Given a string I have to test whether that ends with a known set of suffixes. Now as the the of suffixes are not very small and every word in the document has to be checked against that list of known suffixes. Every character in the word and suffix is char32_t
. As a naive iterative matching will be expensive. Though most of the suffixes are not sub suffix or prefix of another suffix, most of them are constructed with a small set of characters. Most of the checks will be a miss rather than being a hit.
So I want to build a DFA
of the suffixes to minimize the cost of miss. I can manually parse the unicode codepoints and create a DFA using boost-graph
. But is there any existing library that will build that for me ?

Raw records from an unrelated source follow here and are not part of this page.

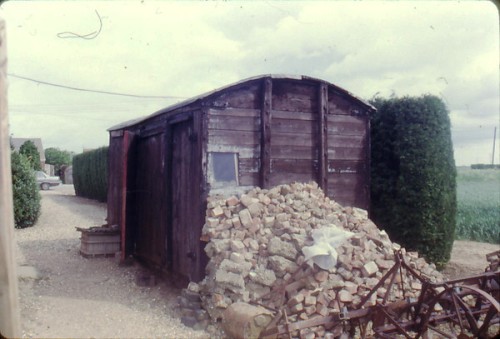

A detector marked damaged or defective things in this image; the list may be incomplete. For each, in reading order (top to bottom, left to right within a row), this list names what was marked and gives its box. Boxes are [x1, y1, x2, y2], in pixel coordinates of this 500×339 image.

rusty farm equipment [260, 250, 500, 339]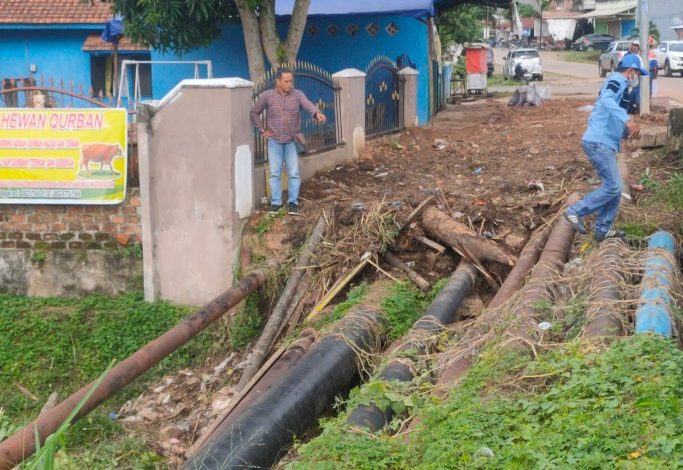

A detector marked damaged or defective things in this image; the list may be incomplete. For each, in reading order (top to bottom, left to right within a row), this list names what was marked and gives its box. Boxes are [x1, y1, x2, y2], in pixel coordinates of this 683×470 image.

rusty metal pipe [0, 270, 268, 468]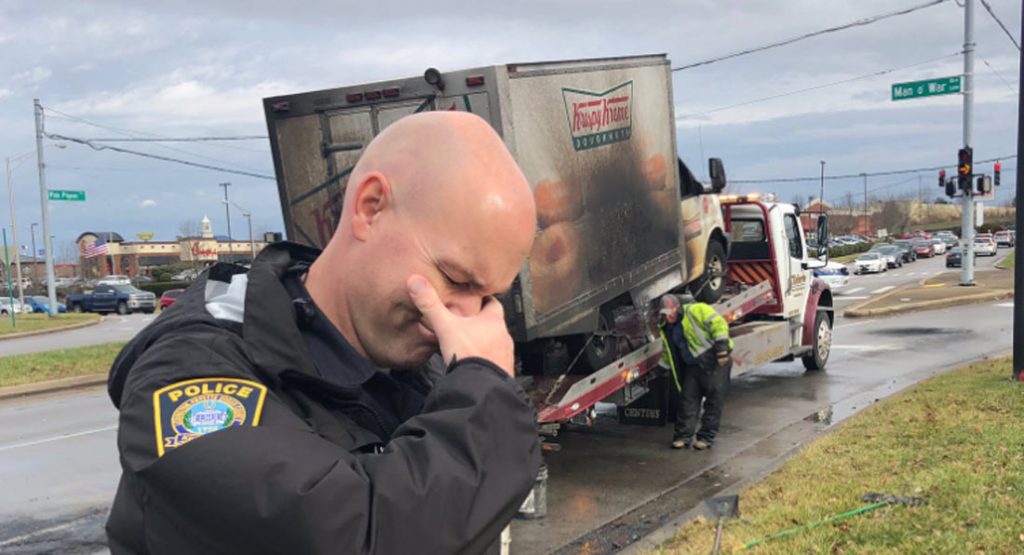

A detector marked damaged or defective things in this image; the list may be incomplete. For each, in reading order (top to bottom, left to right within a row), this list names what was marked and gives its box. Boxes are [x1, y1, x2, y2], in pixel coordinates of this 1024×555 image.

burnt delivery truck [264, 56, 728, 386]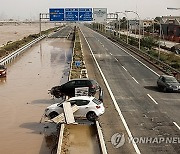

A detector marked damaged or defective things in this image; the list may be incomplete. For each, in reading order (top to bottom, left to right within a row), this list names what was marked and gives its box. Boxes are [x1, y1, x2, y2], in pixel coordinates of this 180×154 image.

damaged guardrail [0, 34, 46, 65]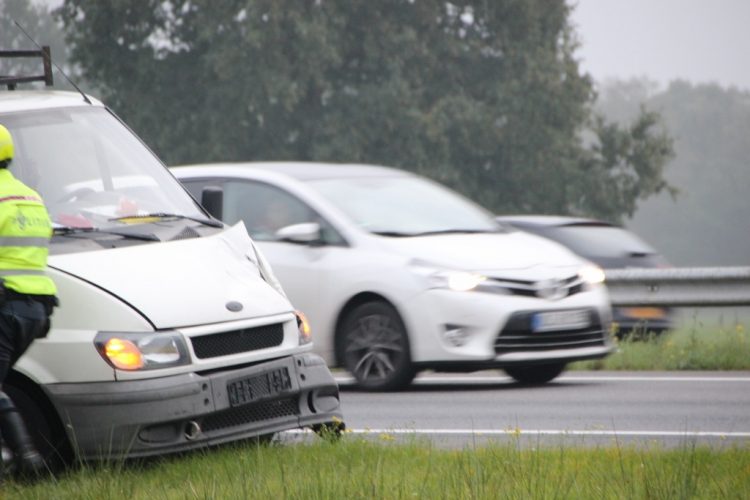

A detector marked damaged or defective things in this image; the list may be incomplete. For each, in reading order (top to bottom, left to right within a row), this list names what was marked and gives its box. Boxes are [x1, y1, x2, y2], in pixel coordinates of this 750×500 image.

crumpled hood [49, 223, 290, 328]
damaged white van [0, 50, 344, 464]
crumpled hood [382, 231, 588, 276]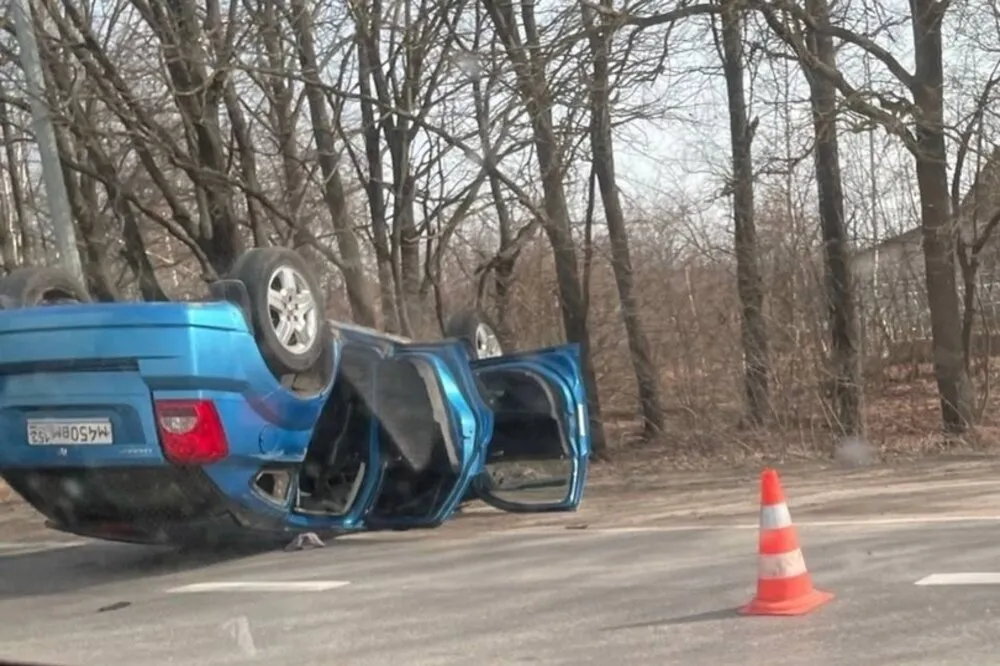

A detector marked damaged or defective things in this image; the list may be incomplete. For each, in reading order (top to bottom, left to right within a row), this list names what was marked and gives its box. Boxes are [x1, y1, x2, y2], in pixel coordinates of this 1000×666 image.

overturned blue car [0, 249, 588, 544]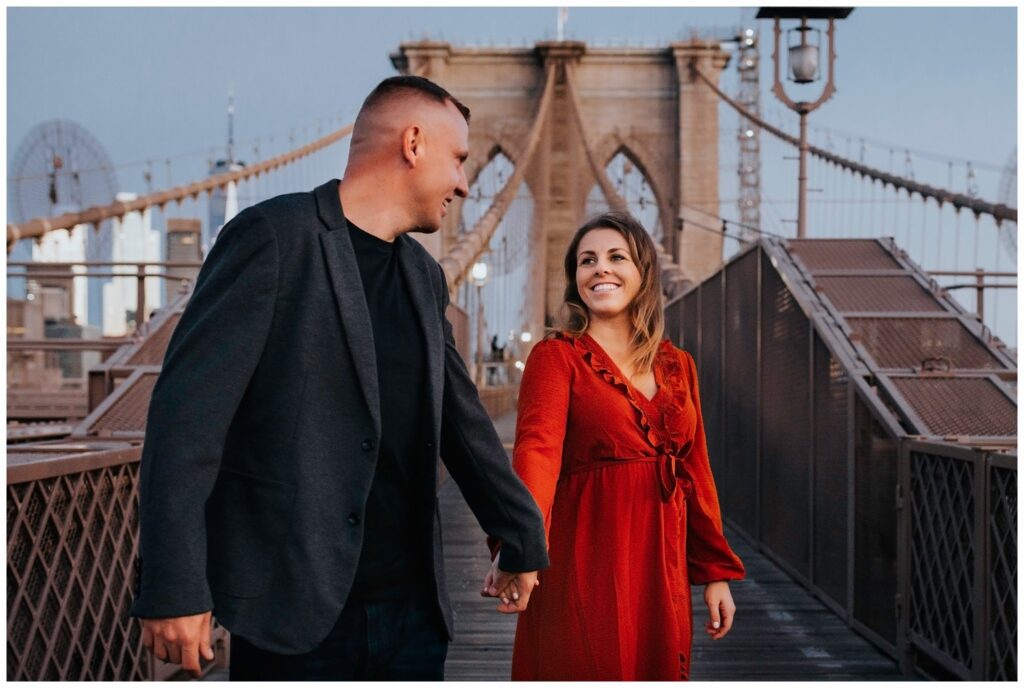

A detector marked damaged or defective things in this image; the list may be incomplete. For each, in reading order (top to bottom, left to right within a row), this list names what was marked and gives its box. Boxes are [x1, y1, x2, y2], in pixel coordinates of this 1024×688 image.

rusted metal surface [6, 126, 354, 249]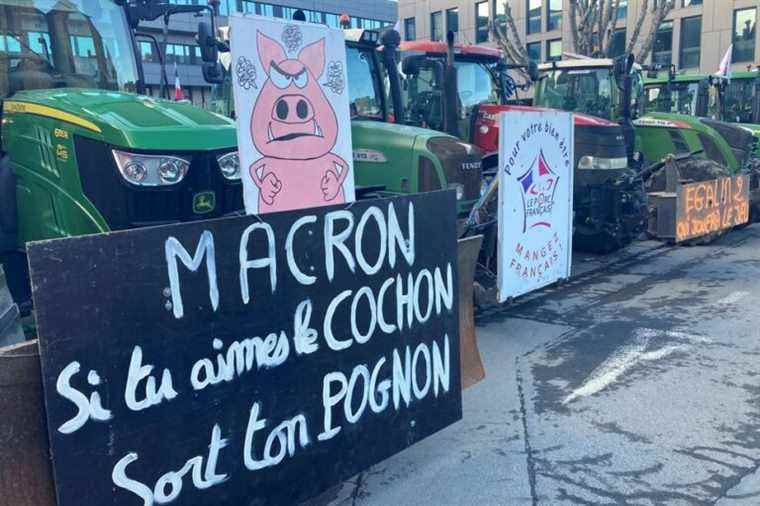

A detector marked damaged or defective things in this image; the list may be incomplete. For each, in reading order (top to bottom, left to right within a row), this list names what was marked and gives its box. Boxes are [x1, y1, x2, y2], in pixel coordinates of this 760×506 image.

rusty metal bucket [458, 235, 486, 390]
rusty metal bucket [0, 338, 55, 506]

Will a huge regex containing all the suffixes be less expensive than the DFA, because regex search also builds a DFA for matching in the similar way ? But I want to know which suffix was matched when there is a hit. In regex case I'll need to perform another linear search to get that (I cannot label the vertices of the regex's internal DFA). Also I need unicode
regex. Just putting all the suffixes with a |
will be as expensive as a linear search I guess. I think I need to check the common characters and create the regex accordingly with lookahed and lookbacks. Isn't it the same difficulty that I need to face to construct the DFA manually ?
I am using utf-32
for random access. However it is not a problem to switch to utf-8 if I can solve it easily with that. I will reverse the string and the pattern right to left.